Work required: In the records, each line holding "marking" must be reported.

Collected data:
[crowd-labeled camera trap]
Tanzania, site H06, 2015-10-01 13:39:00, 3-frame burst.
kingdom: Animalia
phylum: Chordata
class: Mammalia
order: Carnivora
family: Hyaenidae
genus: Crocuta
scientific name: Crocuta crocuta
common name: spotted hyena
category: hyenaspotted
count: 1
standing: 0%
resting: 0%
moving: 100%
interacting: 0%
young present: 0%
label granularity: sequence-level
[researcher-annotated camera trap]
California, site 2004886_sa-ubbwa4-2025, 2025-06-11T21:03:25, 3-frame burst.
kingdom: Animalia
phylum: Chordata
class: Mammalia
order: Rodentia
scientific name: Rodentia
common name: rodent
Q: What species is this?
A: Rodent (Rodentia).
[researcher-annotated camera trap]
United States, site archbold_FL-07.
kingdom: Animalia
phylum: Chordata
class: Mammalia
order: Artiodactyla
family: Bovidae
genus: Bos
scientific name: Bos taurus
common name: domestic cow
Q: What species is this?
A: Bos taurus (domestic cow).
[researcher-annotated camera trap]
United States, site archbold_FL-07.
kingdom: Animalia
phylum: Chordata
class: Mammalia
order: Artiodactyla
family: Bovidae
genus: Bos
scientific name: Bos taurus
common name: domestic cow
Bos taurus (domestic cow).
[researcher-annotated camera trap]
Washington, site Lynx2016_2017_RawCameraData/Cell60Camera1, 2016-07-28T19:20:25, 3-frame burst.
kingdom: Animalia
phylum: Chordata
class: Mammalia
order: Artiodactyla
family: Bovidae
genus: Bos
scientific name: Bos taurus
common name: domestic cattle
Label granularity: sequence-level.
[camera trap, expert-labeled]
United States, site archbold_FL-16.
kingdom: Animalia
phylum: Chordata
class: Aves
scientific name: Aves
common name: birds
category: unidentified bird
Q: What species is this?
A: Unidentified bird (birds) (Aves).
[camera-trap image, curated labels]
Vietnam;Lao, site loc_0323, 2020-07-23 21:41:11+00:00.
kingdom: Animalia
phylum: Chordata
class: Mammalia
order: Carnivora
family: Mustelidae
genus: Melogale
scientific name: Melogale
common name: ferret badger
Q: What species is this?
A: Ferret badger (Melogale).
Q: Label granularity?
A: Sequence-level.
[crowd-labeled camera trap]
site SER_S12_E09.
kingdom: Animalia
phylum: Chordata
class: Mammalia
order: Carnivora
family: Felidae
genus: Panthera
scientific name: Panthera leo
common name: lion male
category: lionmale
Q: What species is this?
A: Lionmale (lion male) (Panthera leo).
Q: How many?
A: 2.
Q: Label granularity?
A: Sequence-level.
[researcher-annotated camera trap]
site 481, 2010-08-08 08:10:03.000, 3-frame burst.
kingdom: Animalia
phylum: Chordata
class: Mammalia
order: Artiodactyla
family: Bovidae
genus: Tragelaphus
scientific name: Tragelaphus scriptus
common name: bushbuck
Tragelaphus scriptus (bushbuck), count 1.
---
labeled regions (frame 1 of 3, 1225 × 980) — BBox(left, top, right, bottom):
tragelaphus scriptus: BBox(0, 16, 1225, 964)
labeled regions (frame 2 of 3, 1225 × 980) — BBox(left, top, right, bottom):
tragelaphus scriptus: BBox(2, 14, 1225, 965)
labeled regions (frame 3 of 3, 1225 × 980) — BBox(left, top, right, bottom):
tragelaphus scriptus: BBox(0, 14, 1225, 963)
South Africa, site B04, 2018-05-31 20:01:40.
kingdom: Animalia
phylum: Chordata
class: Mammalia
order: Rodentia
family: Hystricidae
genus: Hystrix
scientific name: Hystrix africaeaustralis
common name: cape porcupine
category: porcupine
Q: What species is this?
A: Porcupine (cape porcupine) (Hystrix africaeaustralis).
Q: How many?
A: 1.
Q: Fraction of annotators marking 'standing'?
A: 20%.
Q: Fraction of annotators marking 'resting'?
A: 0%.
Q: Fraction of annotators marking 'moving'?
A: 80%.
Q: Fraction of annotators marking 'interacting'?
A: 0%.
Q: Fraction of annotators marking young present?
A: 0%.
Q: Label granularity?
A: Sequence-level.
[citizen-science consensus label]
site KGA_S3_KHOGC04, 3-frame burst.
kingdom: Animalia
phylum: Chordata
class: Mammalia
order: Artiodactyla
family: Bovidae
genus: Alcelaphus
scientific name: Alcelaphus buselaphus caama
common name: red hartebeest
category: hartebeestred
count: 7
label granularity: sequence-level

Your response:
Q: Fraction of annotators marking 'standing'?
Q: Fraction of annotators marking 'resting'?
Q: Fraction of annotators marking 'moving'?
Q: Fraction of annotators marking 'interacting'?
Q: Fraction of annotators marking young present?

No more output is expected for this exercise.